■ Request ■
Extract every line of the entries below that contains the word "training", copying each one in full. Letter case counts.

■ Stored data entries ■
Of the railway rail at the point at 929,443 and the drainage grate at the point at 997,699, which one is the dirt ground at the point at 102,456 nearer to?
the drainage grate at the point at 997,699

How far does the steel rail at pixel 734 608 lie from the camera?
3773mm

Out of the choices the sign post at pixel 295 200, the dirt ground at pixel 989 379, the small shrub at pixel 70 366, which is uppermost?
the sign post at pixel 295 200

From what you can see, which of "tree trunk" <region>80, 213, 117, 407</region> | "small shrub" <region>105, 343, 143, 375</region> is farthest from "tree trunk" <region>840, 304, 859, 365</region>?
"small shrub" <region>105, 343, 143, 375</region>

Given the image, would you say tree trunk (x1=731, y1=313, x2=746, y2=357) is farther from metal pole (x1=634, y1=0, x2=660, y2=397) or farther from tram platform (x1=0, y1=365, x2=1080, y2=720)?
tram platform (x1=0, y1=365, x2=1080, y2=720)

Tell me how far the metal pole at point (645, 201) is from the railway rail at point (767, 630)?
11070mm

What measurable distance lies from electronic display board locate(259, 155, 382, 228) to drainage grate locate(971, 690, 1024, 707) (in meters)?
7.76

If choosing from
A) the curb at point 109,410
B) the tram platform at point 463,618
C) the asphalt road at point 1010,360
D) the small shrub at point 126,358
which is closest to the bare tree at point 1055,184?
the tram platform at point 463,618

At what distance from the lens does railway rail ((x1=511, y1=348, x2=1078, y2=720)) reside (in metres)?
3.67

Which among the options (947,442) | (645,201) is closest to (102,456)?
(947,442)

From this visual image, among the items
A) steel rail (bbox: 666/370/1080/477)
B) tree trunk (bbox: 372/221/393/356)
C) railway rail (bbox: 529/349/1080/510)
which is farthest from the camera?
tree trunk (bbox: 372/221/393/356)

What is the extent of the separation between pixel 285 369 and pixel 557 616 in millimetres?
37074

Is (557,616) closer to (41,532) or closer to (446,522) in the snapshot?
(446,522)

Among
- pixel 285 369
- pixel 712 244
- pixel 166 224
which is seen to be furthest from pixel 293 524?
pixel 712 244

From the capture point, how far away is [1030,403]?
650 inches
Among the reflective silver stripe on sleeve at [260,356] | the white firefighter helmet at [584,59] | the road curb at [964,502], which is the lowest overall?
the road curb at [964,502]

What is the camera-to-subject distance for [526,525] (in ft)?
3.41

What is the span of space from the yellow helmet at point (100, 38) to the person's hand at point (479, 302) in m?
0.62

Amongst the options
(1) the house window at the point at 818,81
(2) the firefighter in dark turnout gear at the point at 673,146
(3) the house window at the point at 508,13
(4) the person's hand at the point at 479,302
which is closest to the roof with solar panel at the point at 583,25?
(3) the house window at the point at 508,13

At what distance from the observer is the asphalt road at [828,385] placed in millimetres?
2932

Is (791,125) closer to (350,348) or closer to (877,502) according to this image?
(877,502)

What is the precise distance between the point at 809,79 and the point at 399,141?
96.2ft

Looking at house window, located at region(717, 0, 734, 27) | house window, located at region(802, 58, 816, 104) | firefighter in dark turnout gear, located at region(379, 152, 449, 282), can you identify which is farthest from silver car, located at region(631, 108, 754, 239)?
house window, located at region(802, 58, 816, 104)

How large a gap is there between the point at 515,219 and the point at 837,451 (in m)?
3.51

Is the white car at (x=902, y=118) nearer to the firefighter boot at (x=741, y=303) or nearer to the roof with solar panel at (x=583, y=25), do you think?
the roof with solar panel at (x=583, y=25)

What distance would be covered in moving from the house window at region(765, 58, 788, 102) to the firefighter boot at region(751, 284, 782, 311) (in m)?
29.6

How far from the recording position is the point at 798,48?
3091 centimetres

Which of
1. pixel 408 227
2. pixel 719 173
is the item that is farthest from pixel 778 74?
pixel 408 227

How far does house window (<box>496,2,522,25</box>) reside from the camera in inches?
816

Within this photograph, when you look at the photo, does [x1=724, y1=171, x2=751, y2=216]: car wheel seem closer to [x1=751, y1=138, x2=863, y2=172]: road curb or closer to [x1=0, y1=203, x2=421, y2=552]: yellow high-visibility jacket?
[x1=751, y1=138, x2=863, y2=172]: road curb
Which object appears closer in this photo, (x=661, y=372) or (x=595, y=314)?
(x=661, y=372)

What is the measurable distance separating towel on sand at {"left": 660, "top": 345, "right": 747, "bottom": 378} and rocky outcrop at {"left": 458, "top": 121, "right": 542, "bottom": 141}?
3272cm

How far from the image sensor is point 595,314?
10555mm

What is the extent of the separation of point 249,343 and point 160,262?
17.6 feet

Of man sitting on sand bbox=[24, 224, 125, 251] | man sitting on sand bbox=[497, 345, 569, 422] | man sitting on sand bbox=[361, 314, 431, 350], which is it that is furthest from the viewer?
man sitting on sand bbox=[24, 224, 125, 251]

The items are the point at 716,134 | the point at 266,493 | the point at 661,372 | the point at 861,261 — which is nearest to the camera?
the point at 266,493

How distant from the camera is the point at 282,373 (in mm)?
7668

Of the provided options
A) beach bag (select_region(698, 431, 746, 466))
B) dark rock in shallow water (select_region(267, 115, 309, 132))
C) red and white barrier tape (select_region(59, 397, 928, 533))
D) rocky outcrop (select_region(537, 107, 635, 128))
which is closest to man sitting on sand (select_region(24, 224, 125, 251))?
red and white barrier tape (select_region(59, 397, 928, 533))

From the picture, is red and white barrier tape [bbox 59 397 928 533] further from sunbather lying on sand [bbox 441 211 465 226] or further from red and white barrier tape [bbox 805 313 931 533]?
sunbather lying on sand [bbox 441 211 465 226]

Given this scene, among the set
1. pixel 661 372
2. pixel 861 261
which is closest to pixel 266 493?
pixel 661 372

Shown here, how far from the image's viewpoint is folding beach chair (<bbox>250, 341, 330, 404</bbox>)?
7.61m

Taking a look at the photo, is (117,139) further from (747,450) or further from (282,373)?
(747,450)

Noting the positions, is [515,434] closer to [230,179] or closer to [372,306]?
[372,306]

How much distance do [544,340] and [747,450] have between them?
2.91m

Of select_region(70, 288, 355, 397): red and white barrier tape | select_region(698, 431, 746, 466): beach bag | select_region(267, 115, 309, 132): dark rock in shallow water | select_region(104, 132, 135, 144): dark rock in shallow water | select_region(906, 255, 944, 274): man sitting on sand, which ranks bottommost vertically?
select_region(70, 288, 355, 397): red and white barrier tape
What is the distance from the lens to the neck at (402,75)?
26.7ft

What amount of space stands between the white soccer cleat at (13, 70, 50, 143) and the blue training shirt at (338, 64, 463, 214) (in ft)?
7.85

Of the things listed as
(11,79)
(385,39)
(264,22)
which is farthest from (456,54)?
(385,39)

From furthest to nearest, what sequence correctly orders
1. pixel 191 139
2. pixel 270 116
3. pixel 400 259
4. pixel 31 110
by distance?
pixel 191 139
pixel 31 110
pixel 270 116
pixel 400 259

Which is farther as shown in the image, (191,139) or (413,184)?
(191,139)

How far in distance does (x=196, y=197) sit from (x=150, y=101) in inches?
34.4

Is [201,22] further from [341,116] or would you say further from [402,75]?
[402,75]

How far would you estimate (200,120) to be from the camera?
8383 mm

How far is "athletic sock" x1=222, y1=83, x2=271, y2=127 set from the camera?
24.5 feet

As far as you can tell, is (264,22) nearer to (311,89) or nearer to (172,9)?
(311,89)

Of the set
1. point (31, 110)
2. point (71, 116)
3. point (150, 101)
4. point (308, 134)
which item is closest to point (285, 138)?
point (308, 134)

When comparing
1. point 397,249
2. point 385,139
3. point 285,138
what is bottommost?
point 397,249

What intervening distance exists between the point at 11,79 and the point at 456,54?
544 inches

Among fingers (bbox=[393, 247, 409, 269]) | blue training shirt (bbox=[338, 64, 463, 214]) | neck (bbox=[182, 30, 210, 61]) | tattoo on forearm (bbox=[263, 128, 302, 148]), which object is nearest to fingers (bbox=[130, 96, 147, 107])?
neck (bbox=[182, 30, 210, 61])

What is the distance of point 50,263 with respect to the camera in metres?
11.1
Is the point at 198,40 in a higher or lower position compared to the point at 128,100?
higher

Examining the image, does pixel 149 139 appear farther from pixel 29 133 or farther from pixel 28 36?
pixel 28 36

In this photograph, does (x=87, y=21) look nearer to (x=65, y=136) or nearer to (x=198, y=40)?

■ Result ■
What amount of space stands between the white soccer cleat at (13, 70, 50, 143) and the blue training shirt at (338, 64, 463, 214) (in ft)?
Among fingers (bbox=[393, 247, 409, 269]) | blue training shirt (bbox=[338, 64, 463, 214]) | neck (bbox=[182, 30, 210, 61]) | tattoo on forearm (bbox=[263, 128, 302, 148]), which object is nearest to fingers (bbox=[130, 96, 147, 107])?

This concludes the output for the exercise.